● Document excerpt:
# Day 4 Data wrangling with Python - Exercises with answers

## Exercise 1

#### Question 1
##### Load packages os, pandas and numpy.
##### Set the working directory to data directory.
##### Print the working directory.

#### Answer:

In [None]:
import pandas as pd
import numpy as np
import os

In [None]:
# Set `main_dir` to the location of your `skill-soft` folder (for Linux).
main_dir = "/home/[username]/Desktop/skill-soft"
# Windows only.
main_dir = "C:/Users/[user_name]/Desktop/skill-soft"
# Mac only.
main_dir = "/Users/[username]/Desktop/skill-soft"

data_dir = main_dir + "/data/"

In [None]:
# Set working directory.
os.chdir(data_dir)

In [None]:
# Check working directory.
print(os.getcwd())

#### Question 2
##### Read in 'TB_data.csv' into a variable called `tb_data` using pandas.
##### Print the first 20 rows of the DataFrame.

#### Answer:

In [None]:
tb_data = pd.read_csv('TB_data.csv')
print(tb_data.head(20))

#### Question 3
##### Perform the following actions on `tb_data` object:
- Check the type of the object
- Get the shape of the object and save it to 2 variables and print both:
    - `nrows`
    - `ncols`

#### Answer:

In [None]:
print(type(tb_data))

In [None]:
nrows, ncols = tb_data.shape
print(nrows)
print(ncols)

#### Question 4
##### Use sample function to:
    - print first 5 rows in tb_data
    - print 3 random rows in tb_data
    - print 0.1% random rows in tb_data

#### Answer:

In [None]:
print(tb_data.head(5)) #<- pulls the first 3 rows

In [None]:
print(tb_data.sample(n = 3))

In [None]:
print(tb_data.sample(frac = 0.001))

#### Question 5
##### Inspect tb_data with the following information:
    - columns
    - data types
    - info
    - statistical summary (describe)

#### Answer:

In [None]:
tb_data.columns

In [None]:
tb_data.dtypes

In [None]:
tb_data.info()

In [None]:
tb_data.describe()

##### Note: We do not have any specific ID variable we can use as an index.

## Exercise 2

#### Question 1
##### Split the data to be grouped by age group. 
##### Group by the column `age_group` and assign it to a dataframe named `grouped_df`.

#### Answer:

In [None]:
grouped_df = tb_data.groupby('age_group')

#### Question 2
##### Use the summary functions to get the mean number of `best` for all the age groups you just grouped in `grouped_df`.
##### Assign the output to a dataframe called `age_best` and print that dataframe to the console.

#### Answer:

In [None]:
age_best = grouped_df.mean()[['best']]
print(age_best)

#### Question 3
##### Use the summary functions to get the max number of `lo` for all the age groups grouped by the column `age_group`.
##### Assign the output to a dataframe called `age_low` and print that dataframe to the console.

● Stored rows:

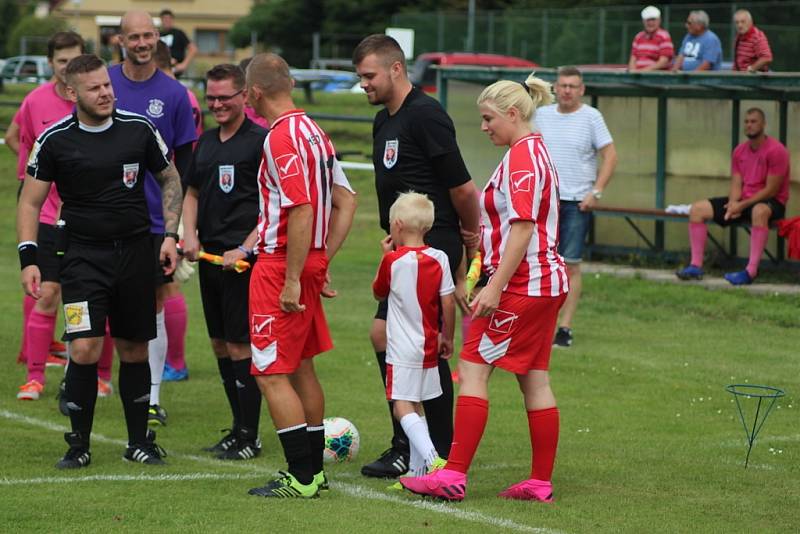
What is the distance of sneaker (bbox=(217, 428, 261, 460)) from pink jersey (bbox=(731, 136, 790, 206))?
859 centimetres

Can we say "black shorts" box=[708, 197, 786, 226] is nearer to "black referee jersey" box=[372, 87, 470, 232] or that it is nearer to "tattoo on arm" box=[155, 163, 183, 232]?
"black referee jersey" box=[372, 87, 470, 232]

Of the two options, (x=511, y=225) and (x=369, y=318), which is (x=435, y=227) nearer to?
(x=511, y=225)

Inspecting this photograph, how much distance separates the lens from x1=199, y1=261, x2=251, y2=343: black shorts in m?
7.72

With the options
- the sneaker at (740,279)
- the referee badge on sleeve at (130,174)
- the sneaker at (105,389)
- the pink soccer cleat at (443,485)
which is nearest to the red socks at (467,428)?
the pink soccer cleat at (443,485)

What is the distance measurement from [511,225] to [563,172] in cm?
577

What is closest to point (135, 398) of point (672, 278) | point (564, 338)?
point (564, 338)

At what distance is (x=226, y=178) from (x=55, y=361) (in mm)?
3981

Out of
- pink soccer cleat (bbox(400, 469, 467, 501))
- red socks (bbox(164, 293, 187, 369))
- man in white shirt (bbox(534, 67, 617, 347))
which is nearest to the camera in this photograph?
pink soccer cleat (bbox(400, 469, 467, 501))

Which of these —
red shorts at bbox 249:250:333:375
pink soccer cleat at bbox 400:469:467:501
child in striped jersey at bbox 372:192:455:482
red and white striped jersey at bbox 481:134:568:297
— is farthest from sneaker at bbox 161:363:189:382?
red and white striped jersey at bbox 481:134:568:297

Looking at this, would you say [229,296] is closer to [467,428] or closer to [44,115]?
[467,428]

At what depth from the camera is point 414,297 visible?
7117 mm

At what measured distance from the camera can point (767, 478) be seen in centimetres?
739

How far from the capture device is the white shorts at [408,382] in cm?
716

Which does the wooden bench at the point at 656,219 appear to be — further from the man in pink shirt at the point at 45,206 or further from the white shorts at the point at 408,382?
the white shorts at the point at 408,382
* * *
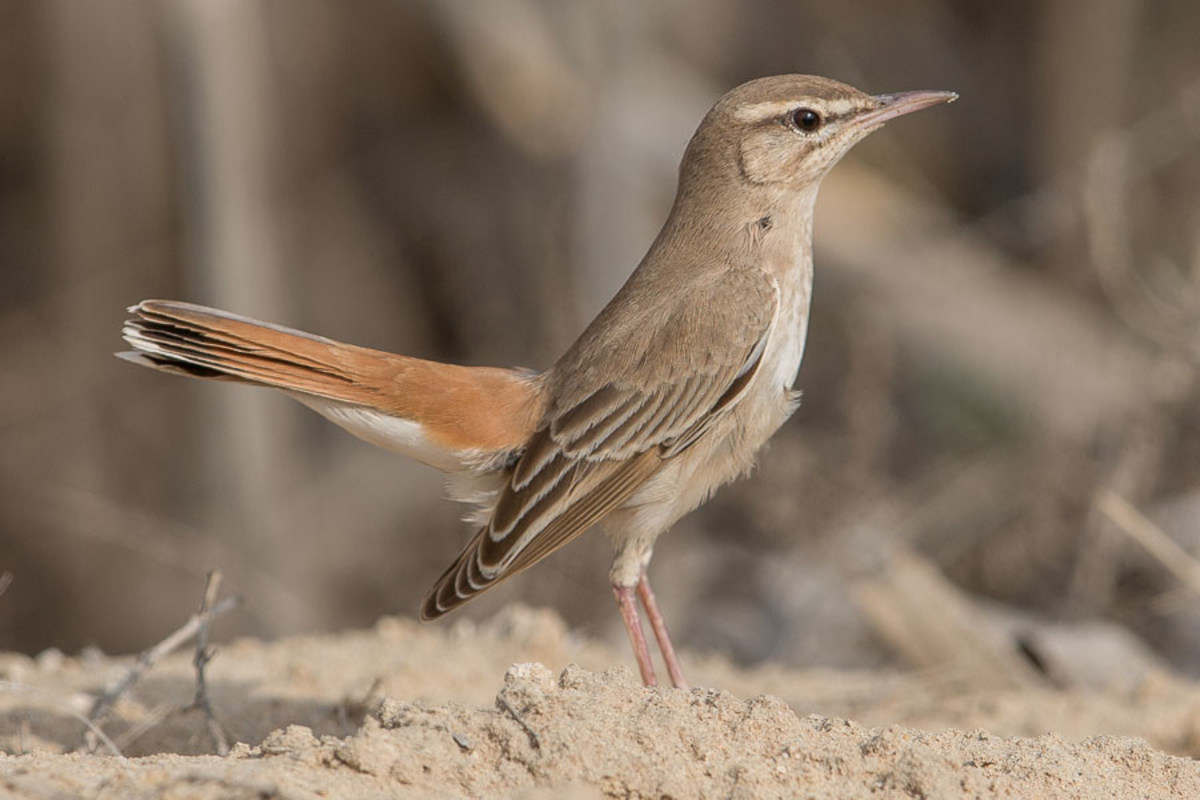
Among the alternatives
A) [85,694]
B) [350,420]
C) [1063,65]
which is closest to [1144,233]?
==
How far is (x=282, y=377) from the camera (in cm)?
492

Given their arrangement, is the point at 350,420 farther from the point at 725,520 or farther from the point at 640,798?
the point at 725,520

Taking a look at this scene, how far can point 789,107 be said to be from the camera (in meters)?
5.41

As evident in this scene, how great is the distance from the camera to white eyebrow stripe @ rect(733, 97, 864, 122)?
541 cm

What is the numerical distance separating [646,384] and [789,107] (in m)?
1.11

● What to do:
1) In the Python data wrangling exercises, what name is given to the result of grouping the data by `age_group`?
2) Please pull out, word for word, the stretch of the Python data wrangling exercises from "print(os.getcwd())" through "of the DataFrame.".

● Written responses:
1) `grouped_df`

2)
print(os.getcwd())

#### Question 2
##### Read in 'TB_data.csv' into a variable called `tb_data` using pandas.
##### Print the first 20 rows of the DataFrame.